In the 1980s freemasonry came under fire from journalists. REBECCA was one of the first with an investigation in 1981.
1984 was a watershed year for public scrutiny of masonry. That year saw the publication of Stephen Knight’s The Brotherhood which followed other press investigations such the 1981 REBECCA article Darkness Visible.
The same year Metropolitan Commissioner Sir Kenneth Newman and Albert Laugharne, an assistant commissioner, published “The Principles of Policing” which made it clear that membership of freemasonry left officers open to suspicion.
“Thus an officer must pay the most careful regard to the impression which others are likely to gain of his membership, as well as to what he actually does, however inhibiting he may find this when arranging his own private life.”
David Owen’s response to these developments was to call a conference of superintendents which decided to issue the directive.
Lord Kenyon was the Grand Master of the North Wales Province of Freemasonry in the 1980s.
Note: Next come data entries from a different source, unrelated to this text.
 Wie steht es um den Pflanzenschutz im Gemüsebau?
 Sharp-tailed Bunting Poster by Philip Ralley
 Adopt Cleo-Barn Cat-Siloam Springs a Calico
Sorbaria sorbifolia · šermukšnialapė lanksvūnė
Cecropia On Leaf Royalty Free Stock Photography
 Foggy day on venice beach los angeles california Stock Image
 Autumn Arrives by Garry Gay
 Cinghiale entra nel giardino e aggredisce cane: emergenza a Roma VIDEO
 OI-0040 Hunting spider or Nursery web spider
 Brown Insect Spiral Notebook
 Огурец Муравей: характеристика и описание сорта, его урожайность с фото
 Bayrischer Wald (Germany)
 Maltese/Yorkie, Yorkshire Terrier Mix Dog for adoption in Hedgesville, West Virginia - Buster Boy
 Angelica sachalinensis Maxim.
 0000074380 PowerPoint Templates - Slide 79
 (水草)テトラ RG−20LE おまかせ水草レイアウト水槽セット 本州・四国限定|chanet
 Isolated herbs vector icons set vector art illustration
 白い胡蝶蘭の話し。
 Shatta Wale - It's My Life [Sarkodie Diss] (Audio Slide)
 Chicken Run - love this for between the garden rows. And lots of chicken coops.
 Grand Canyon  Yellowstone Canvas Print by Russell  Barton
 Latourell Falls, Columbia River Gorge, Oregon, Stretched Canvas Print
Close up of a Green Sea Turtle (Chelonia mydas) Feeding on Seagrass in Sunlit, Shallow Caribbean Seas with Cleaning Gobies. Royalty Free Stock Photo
He was also a member of the North Wales Police Authority.
Within a month of Owen circulating it, the Provincial Grand Master of North Wales, Lord Kenyon, asked to meet with him. The two men knew each other well: Kenyon was also a member of the police authority.
The meeting took place at Wrexham police station. Lord Kenyon was accompanied by the secretary of the province, Leonard Ellis.
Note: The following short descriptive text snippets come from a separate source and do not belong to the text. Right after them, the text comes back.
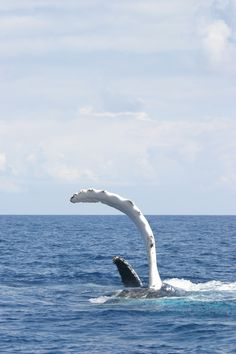 Humpback whale fin (via NOAA)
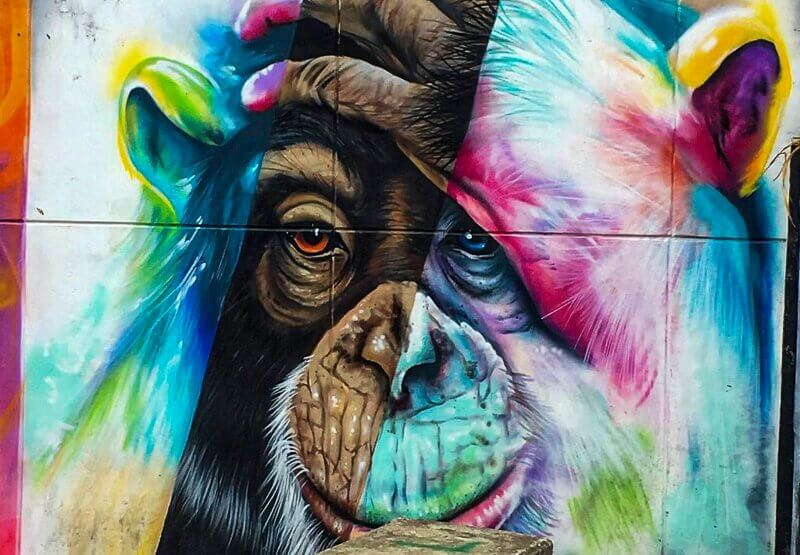 Picture of street art in Comuna 13. This picture is of a Monkey with his hand on his head.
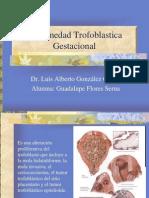 enfermedadtrofoblasticagestacional-110916122902-phpapp01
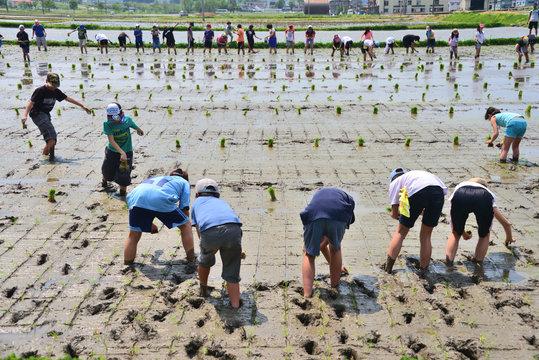 農業体験「田植え」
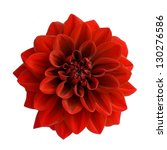 Red Dahlia Isolated On White...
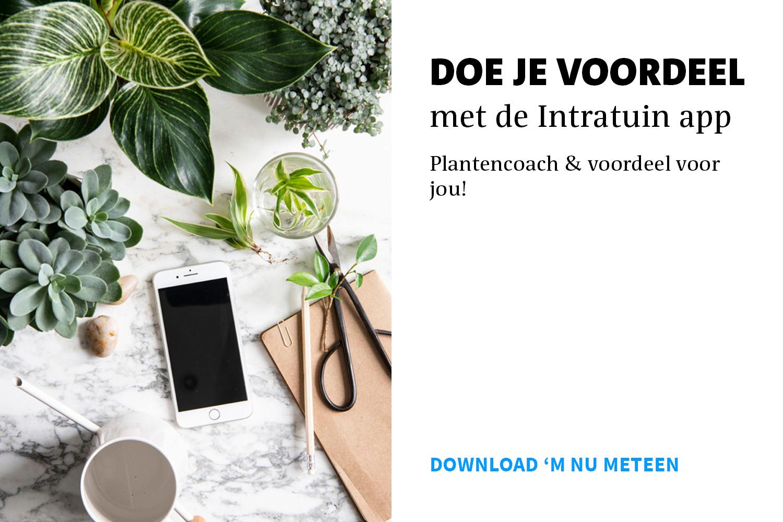 Intratuin-app_downloaden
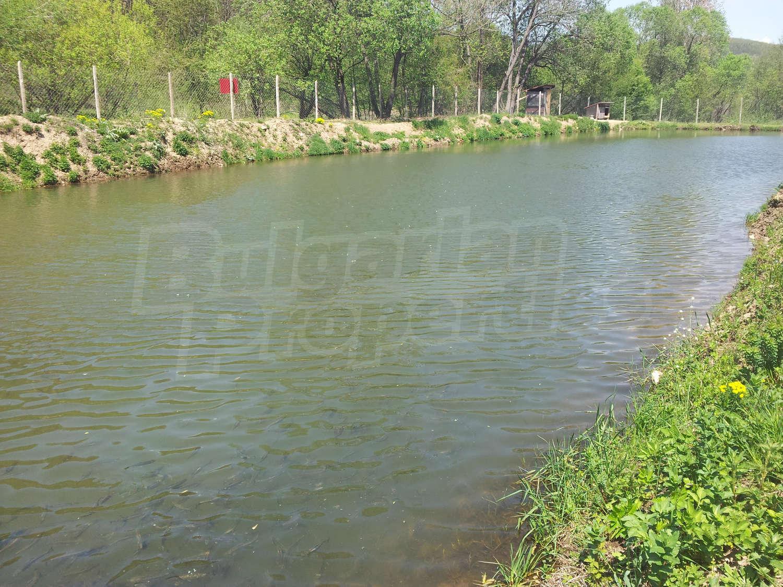 Farm for sale near borovets bulgaria fish farm 15 km for Big fish ponds for sale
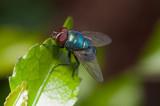 fly - 182427286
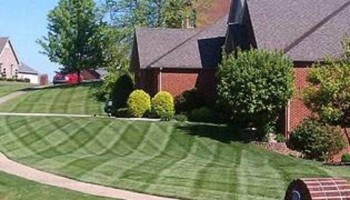 Premium Turf care & Lawn Manicuring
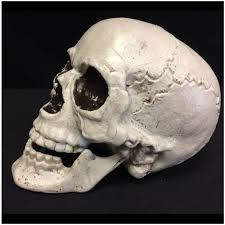 Life Size Skeleton Halloween by Life Size Halloween Skull Mad About Horror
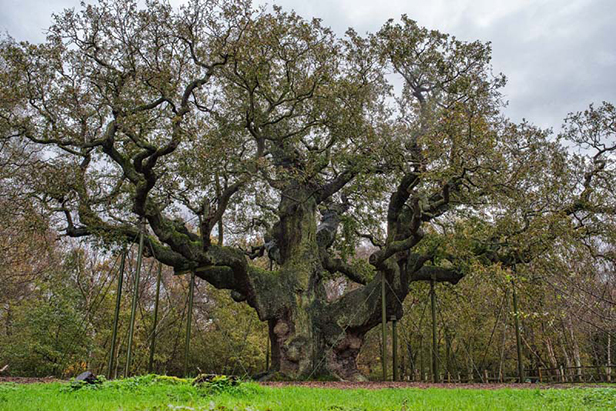 Last year's England Tree of the Year, the Major Oak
Solicitors acting for the masons wrote to the Tribunal in an attempt to get this anecdote removed on the grounds that it was irrelevant to the Tribunal’s work.
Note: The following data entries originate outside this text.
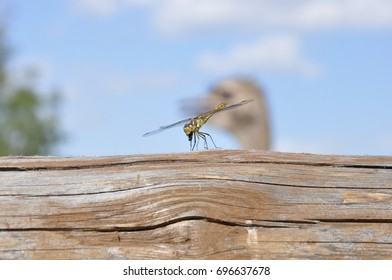 A dragonfly eats an insect.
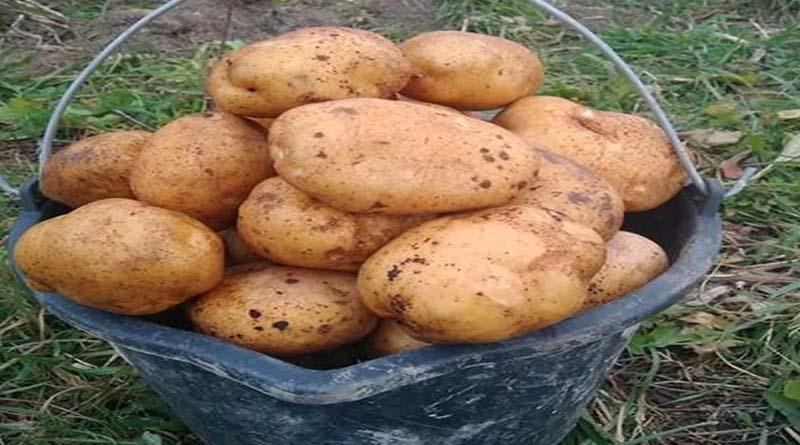 Картофель сорта Курьер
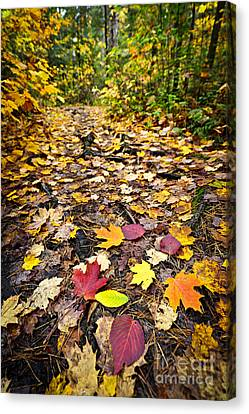Path In Fall Forest Canvas Print by Elena Elisseeva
The Tribunal rejected the attempt and its report described what happened when the Provincial Grand Master came face to face with the Chief Constable.
David Owen told the Grand Master that he had no intention of withdrawing his directive about freemasonry…
“At this meeting Lord Kenyon argued that the directive was totally misguided and asked that it should be withdrawn and he mentioned that a police officer (unidentified but not Anglesea) had been about to take the chair in a North Wales lodge but had declined to do so because of this directive.”
“Owen’s evidence was that he told Lord Kenyon that he had no intention of withdrawing the directive. In response, Lord Kenyon argued that the Chief Constable knew nothing at all about freemasonry and suggested it would be appropriate for him to join a lodge, such as the one at Denbigh, outside any area of his usual working activity, but this invitation was declined.”
Freemason Sir Walter Stansfield was a former deputy chief constable of North Wales before he became the chief constable of Derbyshire. Photo: © Photoshot
David Owen wasn’t the first chief constable Lord Kenyon had dealt with. Four years earlier the grand master welcomed Sir Walter Stansfield back to North Wales after he retired as Derbyshire’s chief constable and brought his police career to a close.
Sir Walter had been chief constable of the Denbigh force before the reorganisation which led to the creation of the North Wales Police. He was deputy chief constable of North Wales in 1967 when he was appointed Derbyshire’s chief constable.
When he left North Wales to take up the Derbyshire post, he didn’t sever his links with North Wales. He joined a new masonic lodge, Dyfrdwy, which met at Ruabon, becoming its master a year later, in 1968.
In 1981 REBECCA asked Sir Walter Stansfield why he had chosen to join a North Wales lodge after he left North Wales Police. Had he been a member of a lodge in another part of the country?
Sir Walter didn’t take kindly to being questioned on the subject. He said: “Who do you think you’re talking to?” He then denied being Sir Walter Stansfield even though the telephone number he was speaking on was listed in his name.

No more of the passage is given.